Reviving a 1990s Linux Tape Driver with AI in Two Evenings
Read ArticleRead Original Articleadded Sep 8, 2025September 8, 2025
The author used Claude Code to modernize the legacy ftape kernel driver so it builds out-of-tree and works on current Linux kernels. Through iterative compilation, API updates, and dmesg-driven debugging, he resolved configuration issues and achieved reliable tape detection and raw data dumps. He concludes that AI can be a powerful collaborator—like a junior engineer—when paired with human expertise and precise guidance.
Key Points
- AI-assisted modernization: Claude Code helped update ftape from Linux 2.4-era APIs to build and run as an out-of-tree module on modern kernels.
- Iterative, log-driven debugging: dmesg output and a known-good log enabled pinpointing issues like default base addresses of -1 becoming 0xffff and causing ENXIO.
- Human-in-the-loop is essential: baseline kernel/C knowledge, careful prompting, and manual verification were required; the agent acted like a capable but junior collaborator.
- Practical benefits: the updated driver can dump raw tape data independent of proprietary formats, reviving 1990s hardware on current distros.

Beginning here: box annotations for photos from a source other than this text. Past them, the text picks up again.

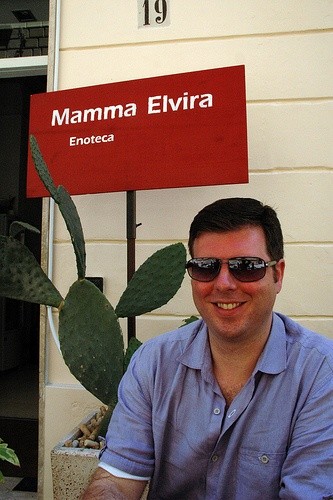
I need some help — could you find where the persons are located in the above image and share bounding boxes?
[79,198,333,500]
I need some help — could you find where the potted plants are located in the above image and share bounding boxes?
[1,135,190,500]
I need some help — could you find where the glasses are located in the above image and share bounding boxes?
[182,252,279,284]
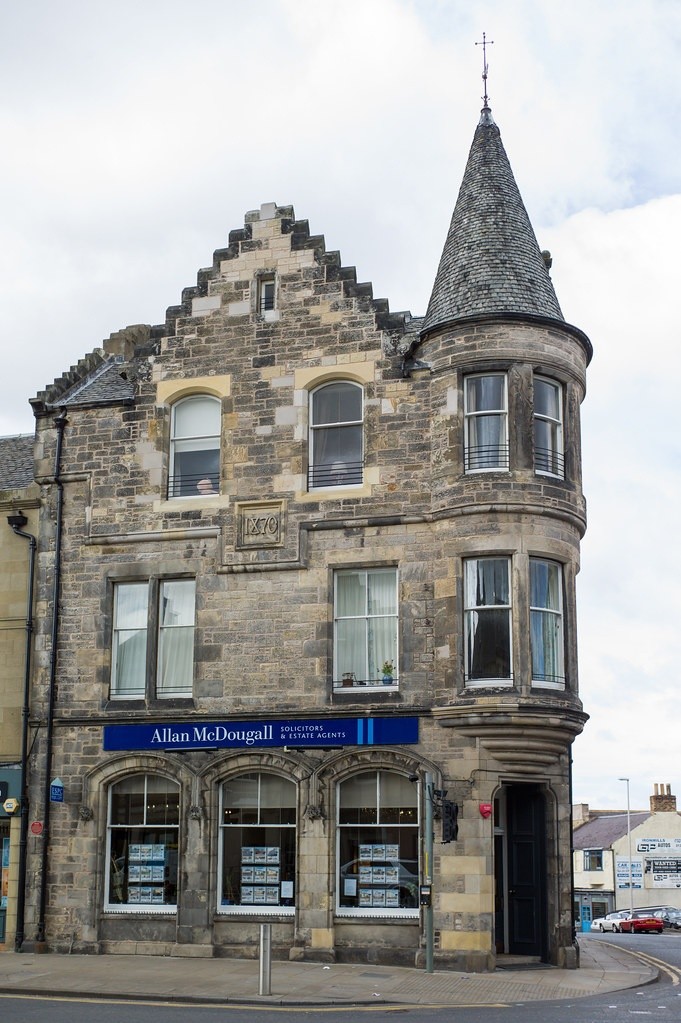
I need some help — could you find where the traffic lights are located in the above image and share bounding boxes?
[442,801,460,842]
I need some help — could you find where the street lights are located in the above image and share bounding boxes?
[619,777,633,915]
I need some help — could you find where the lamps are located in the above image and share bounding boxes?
[330,460,347,485]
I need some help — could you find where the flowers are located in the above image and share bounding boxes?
[377,659,395,675]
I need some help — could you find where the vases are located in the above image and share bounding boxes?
[382,675,393,684]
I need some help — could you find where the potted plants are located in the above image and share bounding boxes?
[342,672,354,686]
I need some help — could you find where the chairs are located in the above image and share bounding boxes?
[197,479,216,494]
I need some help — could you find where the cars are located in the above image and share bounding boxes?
[600,912,640,933]
[619,913,663,934]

- General lessons: be specific with prompts, pick tasks suited to agents, use them as force multipliers, and for rapid onboarding into unfamiliar frameworks.
Sentiment
Mostly positive and optimistic about AI-assisted kernel and systems work, with pragmatic caveats about security practices and upstream kernel acceptance.
In Agreement
- AI coding agents act as a major force multiplier for experienced developers, especially within familiar frameworks.

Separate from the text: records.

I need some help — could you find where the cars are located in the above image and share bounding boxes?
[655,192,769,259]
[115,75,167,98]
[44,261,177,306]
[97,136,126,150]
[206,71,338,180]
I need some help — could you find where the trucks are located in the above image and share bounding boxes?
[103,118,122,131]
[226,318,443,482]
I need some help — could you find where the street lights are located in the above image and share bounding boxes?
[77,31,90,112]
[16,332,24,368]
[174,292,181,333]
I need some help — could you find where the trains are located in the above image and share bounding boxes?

- These tools dramatically speed up onboarding to new stacks and reduce time spent on boilerplate and framework quirks.
- Keeping the revived driver out-of-tree is prudent and avoids friction with Linux kernel maintainers wary of AI-generated code.
- AI lowers the barrier to kernel hacking and could broaden support for embedded/ARM hardware and niche devices.

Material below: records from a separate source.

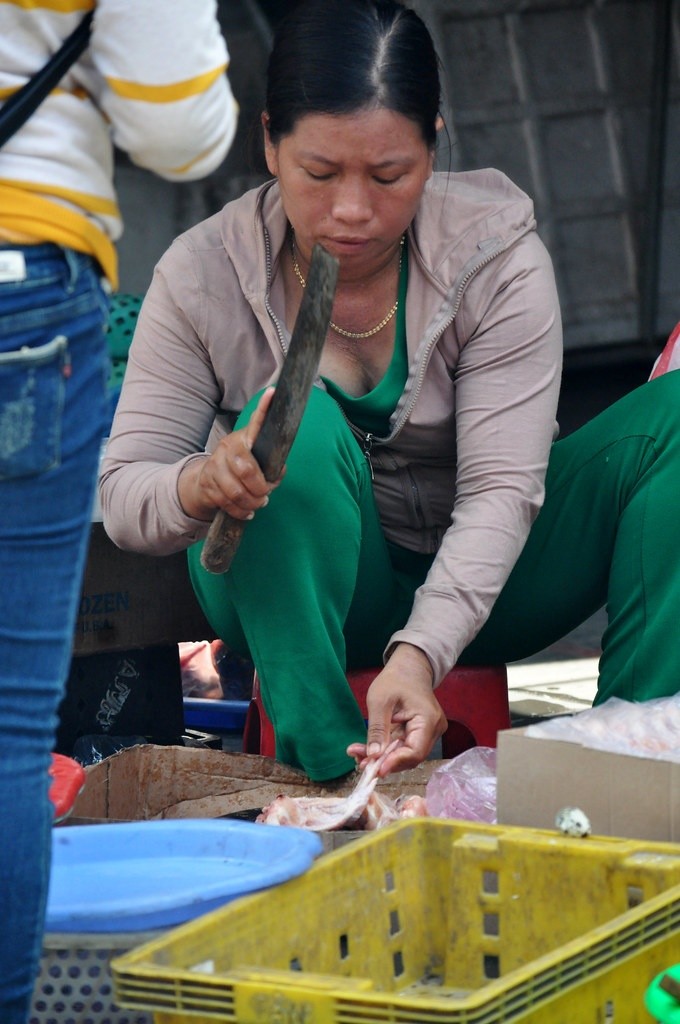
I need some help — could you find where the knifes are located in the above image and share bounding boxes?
[199,242,342,573]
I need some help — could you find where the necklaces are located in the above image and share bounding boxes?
[292,235,404,337]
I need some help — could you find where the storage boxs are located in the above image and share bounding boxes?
[104,810,679,1023]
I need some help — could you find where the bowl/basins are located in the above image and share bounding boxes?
[43,753,319,932]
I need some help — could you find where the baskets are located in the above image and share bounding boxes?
[28,930,159,1024]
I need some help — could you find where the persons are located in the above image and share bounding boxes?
[101,0,680,776]
[0,0,238,1023]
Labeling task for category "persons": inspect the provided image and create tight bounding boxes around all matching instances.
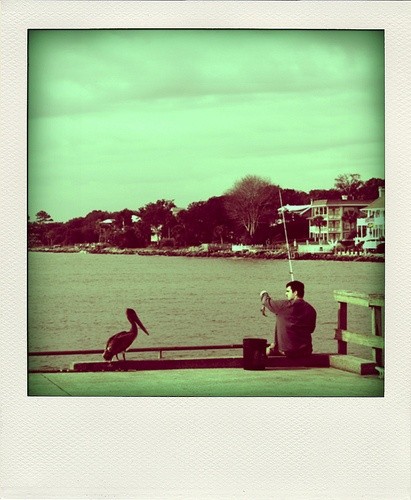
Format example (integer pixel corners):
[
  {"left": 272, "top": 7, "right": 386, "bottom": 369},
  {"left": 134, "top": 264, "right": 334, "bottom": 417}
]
[{"left": 259, "top": 281, "right": 317, "bottom": 356}]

- Well-structured internal APIs/schemas let AI quickly generate usable UIs and scaffolding, enabling higher-level human focus.
Opposed
- Enabling passwordless kernel module operations via sudoers is a serious security risk on non-isolated machines.
- The Linux kernel community is skeptical of AI-generated code, so upstreaming such work would face scrutiny even if it functions.
- Novice ‘vibe coding’ with AI can lead to trouble; without expertise and oversight, results may be unsafe or low quality.